L’intelligence artificielle va-t-elle modifier les choix d’orientation ?
À mesure que l’IA remodèle le travail, une question naturelle surgit en orientation : faut-il intégrer l’IA à ses choix — s’orienter vers des domaines « à l’épreuve de l’IA », s’éloigner des menacés ? L’IA affectera sûrement l’orientation, mais comment, et dans quelle mesure doit-elle peser ? La réponse honnête appelle à la fois l’attention et la prudence contre une sur-réaction spéculative.
Une question légitime
La transformation du travail par l’IA rend raisonnable de la considérer en orientation : quels domaines elle pourrait remodeler, lesquels elle menacerait ou créerait. L’ignorer entièrement serait imprudent. La question est légitime — mais sa réponse est plus difficile que la question.

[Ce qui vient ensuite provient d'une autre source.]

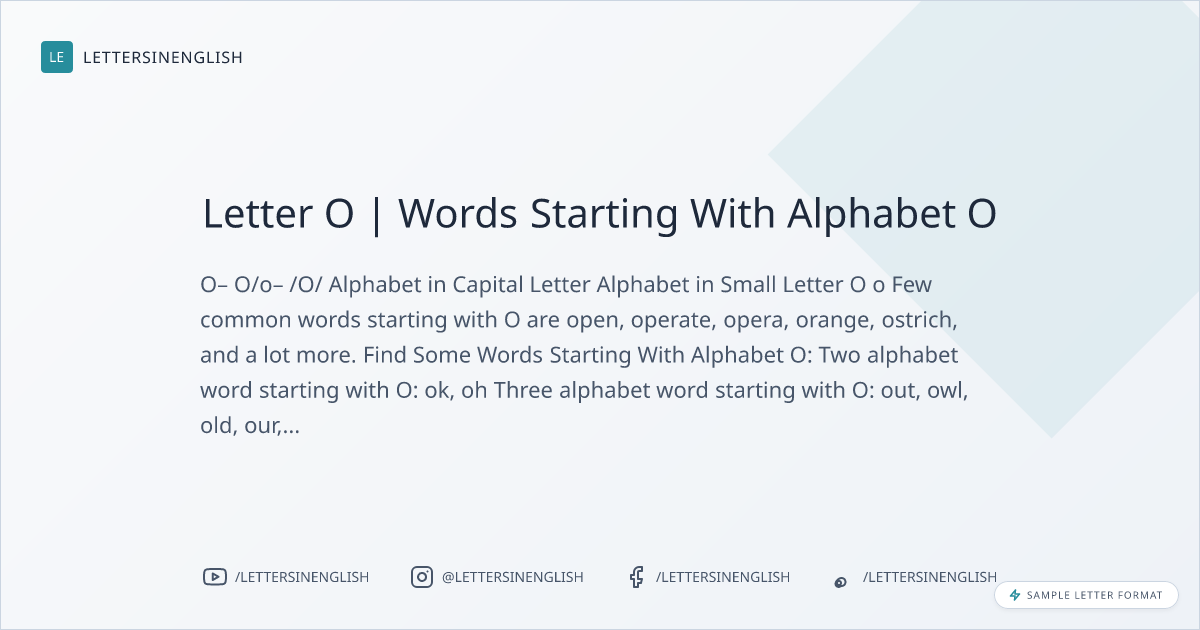 LE LETTERSINENGLISH

Letter O | Words Starting With Alphabet O

O– O/o– /O/ Alphabet in Capital Letter Alphabet in Small Letter O o Few common words starting with O are open, operate, opera, orange, ostrich, and a lot more. Find Some Words Starting With Alphabet O: Two alphabet word starting with O: ok, oh Three alphabet word starting with O: out, owl, old, our,...

/LETTERSINENGLISH @LETTERSINENGLISH /LETTERSINENGLISH /LETTERSINENGLISH

SAMPLE LETTER FORMAT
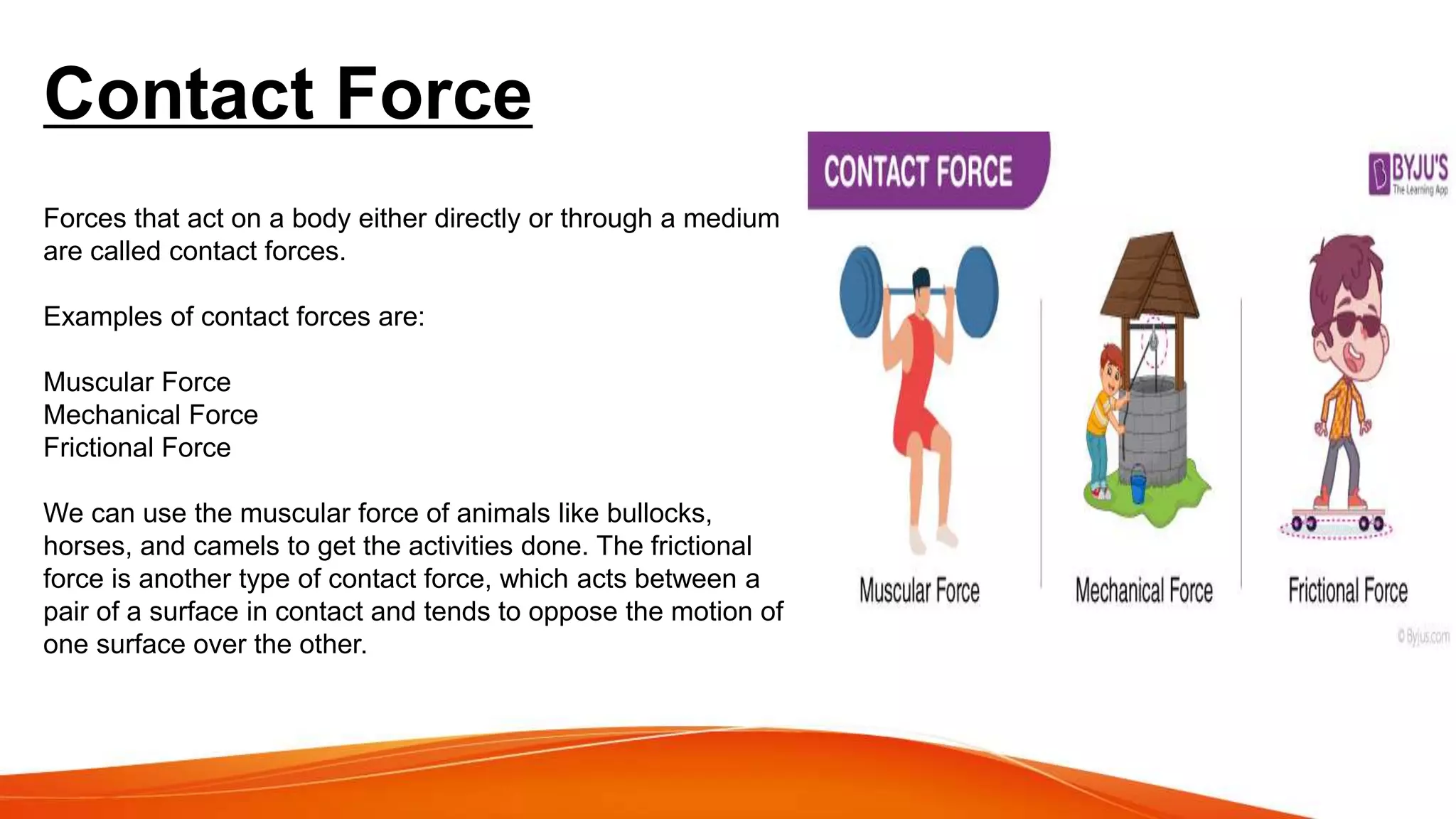 Contact Force

Forces that act on a body either directly or through a medium are called contact forces.

Examples of contact forces are:

Muscular Force
Mechanical Force
Frictional Force

We can use the muscular force of animals like bullocks, horses, and camels to get the activities done. The frictional force is another type of contact force, which acts between a pair of a surface in contact and tends to oppose the motion of one surface over the other.

CONTACT FORCE

BYJU'S
The Learning App

Muscular Force
Mechanical Force
Frictional Force

© Byjus.com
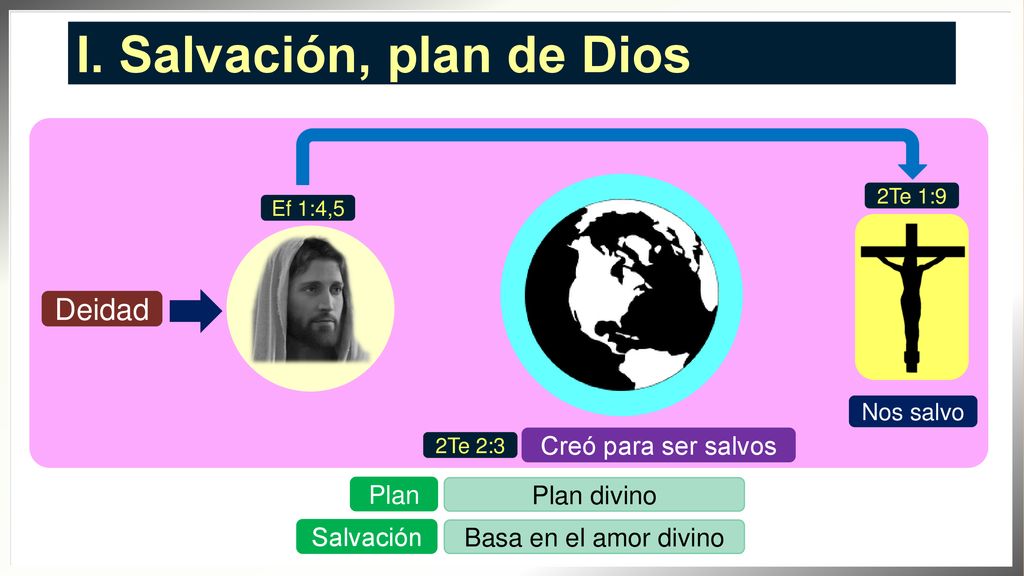 I. Salvación, plan de Dios

Ef 1:4,5

2Te 1:9

Deidad

Nos salvo

2Te 2:3

Creó para ser salvos

Plan

Plan divino

Salvación

Basa en el amor divino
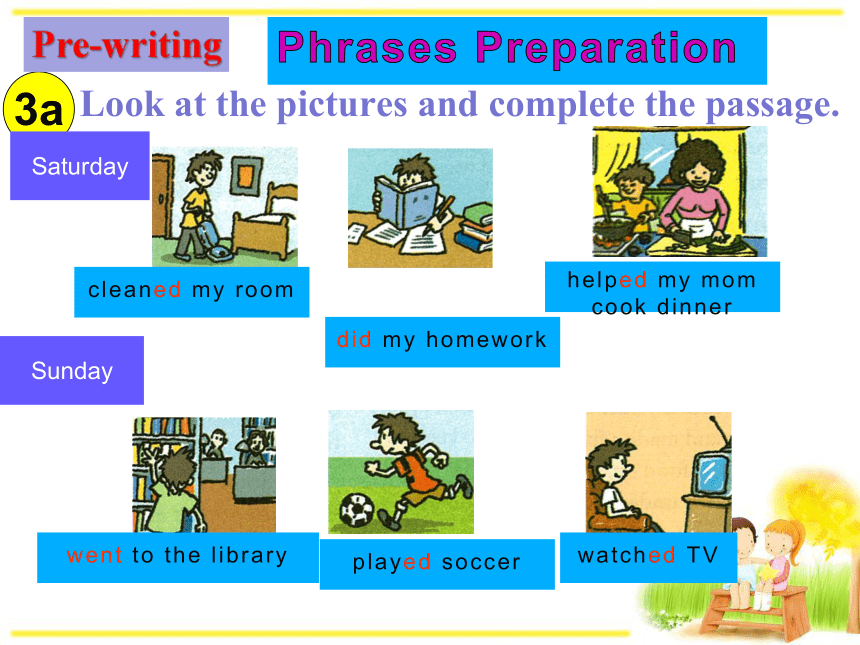 Pre-writing

Phrases Preparation

3a Look at the pictures and complete the passage.

Saturday

cleaned my room

did my homework

helped my mom cook dinner

Sunday

went to the library

played soccer

watched TV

La difficulté de prévoir l’effet de l’IA
L’écueil : prévoir quels métiers l’IA menacera, transformera ou épargnera est hautement incertain. Les listes assurées de métiers « à l’épreuve de l’IA » ou « condamnés » reposent sur la spéculation ; la technologie et ses effets sont eux-mêmes imprévisibles. S’orienter sur des prédictions assurées concernant l’IA, c’est parier sur l’imprévisible.
Le risque de la sur-réaction
Un danger réel : sur-réagir à la spéculation sur l’IA — fuir un domaine sur une prédiction qui se révèle fausse, ou courir après un domaine « à l’épreuve de l’IA » qui s’avère fragile. La sur-réaction spéculative peut coûter aussi cher que l’aveuglement. La voie prudente évite à la fois le déni et la panique.
Ce que l’IA renforce comme critères durables
Plutôt que de parier sur des prédictions, l’IA renforce l’argument en faveur d’une préparation durable : compréhension profonde (on ne saurait diriger l’IA sans elle), jugement critique (pour évaluer ses productions), et capacités proprement humaines (sens, éthique, créativité). Celles-ci comptent davantage, et non moins, dans un monde d’IA — et elles sont robustes quoi que fasse l’IA.
Intégrer l’IA avec lucidité, non avec panique
La posture équilibrée : intégrer l’IA comme une considération, en s’attachant aux tendances robustes plutôt qu’à l’engouement ; éviter de s’orienter sur des prédictions spéculatives ; et privilégier les fondations durables et les capacités humaines qui servent quelle que soit l’évolution de l’IA. La lucidité, non la panique ni le déni.
L’IA affectera l’orientation — il est légitime de la considérer —, mais prévoir ses effets précis sur les métiers est hautement incertain, et s’orienter sur des prédictions assurées risque une sur-réaction coûteuse. La réponse lucide n’est pas de courir après des domaines « à l’épreuve de l’IA » sur la foi de spéculations, mais de privilégier la compréhension profonde, le jugement critique et les capacités humaines qui comptent davantage dans un monde d’IA et demeurent robustes quoi qu’elle fasse. On intègre l’IA à l’orientation avec attention, non avec panique.